- Problem statement:
Even if the data beneath seems repetitive, write it all out again exactly.

(Input begins)

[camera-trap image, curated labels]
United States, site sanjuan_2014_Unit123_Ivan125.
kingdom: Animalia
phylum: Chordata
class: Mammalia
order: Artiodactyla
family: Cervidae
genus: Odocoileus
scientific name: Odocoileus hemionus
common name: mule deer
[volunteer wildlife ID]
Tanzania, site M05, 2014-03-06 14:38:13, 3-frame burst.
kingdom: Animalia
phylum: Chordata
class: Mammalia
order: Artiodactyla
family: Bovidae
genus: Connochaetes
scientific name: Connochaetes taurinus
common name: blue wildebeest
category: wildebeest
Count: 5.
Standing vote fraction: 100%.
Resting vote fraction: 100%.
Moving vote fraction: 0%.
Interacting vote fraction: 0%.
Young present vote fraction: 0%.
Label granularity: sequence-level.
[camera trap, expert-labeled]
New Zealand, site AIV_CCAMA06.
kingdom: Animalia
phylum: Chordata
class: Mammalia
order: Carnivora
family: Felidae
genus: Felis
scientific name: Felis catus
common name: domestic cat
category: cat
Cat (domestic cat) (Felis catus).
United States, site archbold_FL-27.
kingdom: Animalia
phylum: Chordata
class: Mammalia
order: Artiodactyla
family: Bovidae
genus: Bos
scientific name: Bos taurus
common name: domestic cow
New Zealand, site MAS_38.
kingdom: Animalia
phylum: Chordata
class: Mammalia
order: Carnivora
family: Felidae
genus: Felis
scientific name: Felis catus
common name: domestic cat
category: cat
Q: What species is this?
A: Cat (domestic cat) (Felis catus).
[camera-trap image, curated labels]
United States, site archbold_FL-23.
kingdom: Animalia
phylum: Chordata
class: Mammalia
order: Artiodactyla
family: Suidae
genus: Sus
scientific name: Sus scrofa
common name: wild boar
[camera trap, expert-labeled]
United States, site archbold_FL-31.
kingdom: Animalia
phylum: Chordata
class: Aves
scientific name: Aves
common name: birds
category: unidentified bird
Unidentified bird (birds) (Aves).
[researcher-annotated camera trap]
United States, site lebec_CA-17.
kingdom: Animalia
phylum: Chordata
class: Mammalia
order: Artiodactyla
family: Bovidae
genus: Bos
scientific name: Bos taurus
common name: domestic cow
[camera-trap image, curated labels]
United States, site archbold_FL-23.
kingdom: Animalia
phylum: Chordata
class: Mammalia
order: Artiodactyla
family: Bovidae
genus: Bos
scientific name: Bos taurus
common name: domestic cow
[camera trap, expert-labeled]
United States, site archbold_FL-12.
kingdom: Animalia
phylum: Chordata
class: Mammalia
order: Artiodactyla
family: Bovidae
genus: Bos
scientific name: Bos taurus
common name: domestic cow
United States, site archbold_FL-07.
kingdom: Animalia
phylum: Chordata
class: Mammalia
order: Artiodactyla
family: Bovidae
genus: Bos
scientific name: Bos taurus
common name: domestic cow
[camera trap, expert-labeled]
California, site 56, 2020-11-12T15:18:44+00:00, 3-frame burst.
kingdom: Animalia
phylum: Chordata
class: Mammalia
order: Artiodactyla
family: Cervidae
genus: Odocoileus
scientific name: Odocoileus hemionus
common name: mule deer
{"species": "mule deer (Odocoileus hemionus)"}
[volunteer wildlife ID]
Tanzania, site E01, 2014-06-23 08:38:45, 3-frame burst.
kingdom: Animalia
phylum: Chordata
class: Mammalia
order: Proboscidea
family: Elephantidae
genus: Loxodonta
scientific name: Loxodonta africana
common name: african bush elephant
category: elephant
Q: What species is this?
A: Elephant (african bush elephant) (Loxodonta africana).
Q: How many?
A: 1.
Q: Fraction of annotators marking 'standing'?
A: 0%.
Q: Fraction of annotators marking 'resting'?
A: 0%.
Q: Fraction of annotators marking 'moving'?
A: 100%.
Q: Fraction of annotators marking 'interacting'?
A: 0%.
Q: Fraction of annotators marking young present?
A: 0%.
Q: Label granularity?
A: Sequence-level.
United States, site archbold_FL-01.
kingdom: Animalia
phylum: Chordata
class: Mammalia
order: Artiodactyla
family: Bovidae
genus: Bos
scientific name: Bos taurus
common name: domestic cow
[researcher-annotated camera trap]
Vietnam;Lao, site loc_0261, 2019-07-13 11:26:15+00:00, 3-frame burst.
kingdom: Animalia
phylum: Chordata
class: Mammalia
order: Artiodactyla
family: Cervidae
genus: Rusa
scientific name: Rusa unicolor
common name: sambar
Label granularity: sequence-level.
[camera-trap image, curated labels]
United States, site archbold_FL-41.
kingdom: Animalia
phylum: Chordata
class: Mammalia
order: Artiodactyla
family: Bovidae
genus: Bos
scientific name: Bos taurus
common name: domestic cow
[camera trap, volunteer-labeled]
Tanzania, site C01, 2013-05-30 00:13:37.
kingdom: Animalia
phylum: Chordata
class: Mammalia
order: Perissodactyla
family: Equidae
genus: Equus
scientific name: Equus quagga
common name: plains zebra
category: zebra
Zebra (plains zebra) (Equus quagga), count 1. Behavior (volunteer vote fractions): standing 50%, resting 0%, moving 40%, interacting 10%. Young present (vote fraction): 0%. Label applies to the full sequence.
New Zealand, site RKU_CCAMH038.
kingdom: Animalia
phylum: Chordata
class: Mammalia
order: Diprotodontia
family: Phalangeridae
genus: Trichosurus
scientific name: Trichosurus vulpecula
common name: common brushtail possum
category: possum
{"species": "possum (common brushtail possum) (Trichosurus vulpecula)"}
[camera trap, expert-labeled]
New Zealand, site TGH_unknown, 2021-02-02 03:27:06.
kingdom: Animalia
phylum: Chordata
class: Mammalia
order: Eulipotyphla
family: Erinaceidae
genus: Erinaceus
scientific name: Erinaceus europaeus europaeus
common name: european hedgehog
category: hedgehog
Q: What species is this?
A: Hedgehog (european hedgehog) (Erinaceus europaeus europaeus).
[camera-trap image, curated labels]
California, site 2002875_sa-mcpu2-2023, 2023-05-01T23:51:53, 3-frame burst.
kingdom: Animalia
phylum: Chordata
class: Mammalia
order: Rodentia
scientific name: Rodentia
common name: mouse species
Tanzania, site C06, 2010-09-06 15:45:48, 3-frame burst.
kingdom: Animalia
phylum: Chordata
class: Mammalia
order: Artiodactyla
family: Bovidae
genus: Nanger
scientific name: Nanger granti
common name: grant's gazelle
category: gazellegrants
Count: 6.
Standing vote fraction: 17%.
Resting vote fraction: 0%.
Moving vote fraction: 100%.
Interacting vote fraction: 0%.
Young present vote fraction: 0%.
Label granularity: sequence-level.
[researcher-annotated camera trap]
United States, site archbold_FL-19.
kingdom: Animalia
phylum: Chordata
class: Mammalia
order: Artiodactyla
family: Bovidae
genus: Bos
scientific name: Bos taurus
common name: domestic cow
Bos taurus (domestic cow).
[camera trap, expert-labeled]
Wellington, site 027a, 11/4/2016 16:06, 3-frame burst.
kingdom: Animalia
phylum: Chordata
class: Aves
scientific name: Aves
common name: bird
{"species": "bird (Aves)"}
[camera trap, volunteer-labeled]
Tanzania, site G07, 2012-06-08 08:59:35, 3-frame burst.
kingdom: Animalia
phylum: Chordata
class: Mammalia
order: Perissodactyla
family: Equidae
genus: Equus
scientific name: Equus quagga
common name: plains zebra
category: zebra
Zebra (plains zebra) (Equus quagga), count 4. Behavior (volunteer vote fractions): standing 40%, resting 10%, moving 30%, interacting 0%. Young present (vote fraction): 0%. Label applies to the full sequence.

(Input ends)

- Answer to the exercise:
[camera-trap image, curated labels]
United States, site sanjuan_2014_Unit123_Ivan125.
kingdom: Animalia
phylum: Chordata
class: Mammalia
order: Artiodactyla
family: Cervidae
genus: Odocoileus
scientific name: Odocoileus hemionus
common name: mule deer
[volunteer wildlife ID]
Tanzania, site M05, 2014-03-06 14:38:13, 3-frame burst.
kingdom: Animalia
phylum: Chordata
class: Mammalia
order: Artiodactyla
family: Bovidae
genus: Connochaetes
scientific name: Connochaetes taurinus
common name: blue wildebeest
category: wildebeest
Count: 5.
Standing vote fraction: 100%.
Resting vote fraction: 100%.
Moving vote fraction: 0%.
Interacting vote fraction: 0%.
Young present vote fraction: 0%.
Label granularity: sequence-level.
[camera trap, expert-labeled]
New Zealand, site AIV_CCAMA06.
kingdom: Animalia
phylum: Chordata
class: Mammalia
order: Carnivora
family: Felidae
genus: Felis
scientific name: Felis catus
common name: domestic cat
category: cat
Cat (domestic cat) (Felis catus).
United States, site archbold_FL-27.
kingdom: Animalia
phylum: Chordata
class: Mammalia
order: Artiodactyla
family: Bovidae
genus: Bos
scientific name: Bos taurus
common name: domestic cow
New Zealand, site MAS_38.
kingdom: Animalia
phylum: Chordata
class: Mammalia
order: Carnivora
family: Felidae
genus: Felis
scientific name: Felis catus
common name: domestic cat
category: cat
Q: What species is this?
A: Cat (domestic cat) (Felis catus).
[camera-trap image, curated labels]
United States, site archbold_FL-23.
kingdom: Animalia
phylum: Chordata
class: Mammalia
order: Artiodactyla
family: Suidae
genus: Sus
scientific name: Sus scrofa
common name: wild boar
[camera trap, expert-labeled]
United States, site archbold_FL-31.
kingdom: Animalia
phylum: Chordata
class: Aves
scientific name: Aves
common name: birds
category: unidentified bird
Unidentified bird (birds) (Aves).
[researcher-annotated camera trap]
United States, site lebec_CA-17.
kingdom: Animalia
phylum: Chordata
class: Mammalia
order: Artiodactyla
family: Bovidae
genus: Bos
scientific name: Bos taurus
common name: domestic cow
[camera-trap image, curated labels]
United States, site archbold_FL-23.
kingdom: Animalia
phylum: Chordata
class: Mammalia
order: Artiodactyla
family: Bovidae
genus: Bos
scientific name: Bos taurus
common name: domestic cow
[camera trap, expert-labeled]
United States, site archbold_FL-12.
kingdom: Animalia
phylum: Chordata
class: Mammalia
order: Artiodactyla
family: Bovidae
genus: Bos
scientific name: Bos taurus
common name: domestic cow
United States, site archbold_FL-07.
kingdom: Animalia
phylum: Chordata
class: Mammalia
order: Artiodactyla
family: Bovidae
genus: Bos
scientific name: Bos taurus
common name: domestic cow
[camera trap, expert-labeled]
California, site 56, 2020-11-12T15:18:44+00:00, 3-frame burst.
kingdom: Animalia
phylum: Chordata
class: Mammalia
order: Artiodactyla
family: Cervidae
genus: Odocoileus
scientific name: Odocoileus hemionus
common name: mule deer
{"species": "mule deer (Odocoileus hemionus)"}
[volunteer wildlife ID]
Tanzania, site E01, 2014-06-23 08:38:45, 3-frame burst.
kingdom: Animalia
phylum: Chordata
class: Mammalia
order: Proboscidea
family: Elephantidae
genus: Loxodonta
scientific name: Loxodonta africana
common name: african bush elephant
category: elephant
Q: What species is this?
A: Elephant (african bush elephant) (Loxodonta africana).
Q: How many?
A: 1.
Q: Fraction of annotators marking 'standing'?
A: 0%.
Q: Fraction of annotators marking 'resting'?
A: 0%.
Q: Fraction of annotators marking 'moving'?
A: 100%.
Q: Fraction of annotators marking 'interacting'?
A: 0%.
Q: Fraction of annotators marking young present?
A: 0%.
Q: Label granularity?
A: Sequence-level.
United States, site archbold_FL-01.
kingdom: Animalia
phylum: Chordata
class: Mammalia
order: Artiodactyla
family: Bovidae
genus: Bos
scientific name: Bos taurus
common name: domestic cow
[researcher-annotated camera trap]
Vietnam;Lao, site loc_0261, 2019-07-13 11:26:15+00:00, 3-frame burst.
kingdom: Animalia
phylum: Chordata
class: Mammalia
order: Artiodactyla
family: Cervidae
genus: Rusa
scientific name: Rusa unicolor
common name: sambar
Label granularity: sequence-level.
[camera-trap image, curated labels]
United States, site archbold_FL-41.
kingdom: Animalia
phylum: Chordata
class: Mammalia
order: Artiodactyla
family: Bovidae
genus: Bos
scientific name: Bos taurus
common name: domestic cow
[camera trap, volunteer-labeled]
Tanzania, site C01, 2013-05-30 00:13:37.
kingdom: Animalia
phylum: Chordata
class: Mammalia
order: Perissodactyla
family: Equidae
genus: Equus
scientific name: Equus quagga
common name: plains zebra
category: zebra
Zebra (plains zebra) (Equus quagga), count 1. Behavior (volunteer vote fractions): standing 50%, resting 0%, moving 40%, interacting 10%. Young present (vote fraction): 0%. Label applies to the full sequence.
New Zealand, site RKU_CCAMH038.
kingdom: Animalia
phylum: Chordata
class: Mammalia
order: Diprotodontia
family: Phalangeridae
genus: Trichosurus
scientific name: Trichosurus vulpecula
common name: common brushtail possum
category: possum
{"species": "possum (common brushtail possum) (Trichosurus vulpecula)"}
[camera trap, expert-labeled]
New Zealand, site TGH_unknown, 2021-02-02 03:27:06.
kingdom: Animalia
phylum: Chordata
class: Mammalia
order: Eulipotyphla
family: Erinaceidae
genus: Erinaceus
scientific name: Erinaceus europaeus europaeus
common name: european hedgehog
category: hedgehog
Q: What species is this?
A: Hedgehog (european hedgehog) (Erinaceus europaeus europaeus).
[camera-trap image, curated labels]
California, site 2002875_sa-mcpu2-2023, 2023-05-01T23:51:53, 3-frame burst.
kingdom: Animalia
phylum: Chordata
class: Mammalia
order: Rodentia
scientific name: Rodentia
common name: mouse species
Tanzania, site C06, 2010-09-06 15:45:48, 3-frame burst.
kingdom: Animalia
phylum: Chordata
class: Mammalia
order: Artiodactyla
family: Bovidae
genus: Nanger
scientific name: Nanger granti
common name: grant's gazelle
category: gazellegrants
Count: 6.
Standing vote fraction: 17%.
Resting vote fraction: 0%.
Moving vote fraction: 100%.
Interacting vote fraction: 0%.
Young present vote fraction: 0%.
Label granularity: sequence-level.
[researcher-annotated camera trap]
United States, site archbold_FL-19.
kingdom: Animalia
phylum: Chordata
class: Mammalia
order: Artiodactyla
family: Bovidae
genus: Bos
scientific name: Bos taurus
common name: domestic cow
Bos taurus (domestic cow).
[camera trap, expert-labeled]
Wellington, site 027a, 11/4/2016 16:06, 3-frame burst.
kingdom: Animalia
phylum: Chordata
class: Aves
scientific name: Aves
common name: bird
{"species": "bird (Aves)"}
[camera trap, volunteer-labeled]
Tanzania, site G07, 2012-06-08 08:59:35, 3-frame burst.
kingdom: Animalia
phylum: Chordata
class: Mammalia
order: Perissodactyla
family: Equidae
genus: Equus
scientific name: Equus quagga
common name: plains zebra
category: zebra
Zebra (plains zebra) (Equus quagga), count 4. Behavior (volunteer vote fractions): standing 40%, resting 10%, moving 30%, interacting 0%. Young present (vote fraction): 0%. Label applies to the full sequence.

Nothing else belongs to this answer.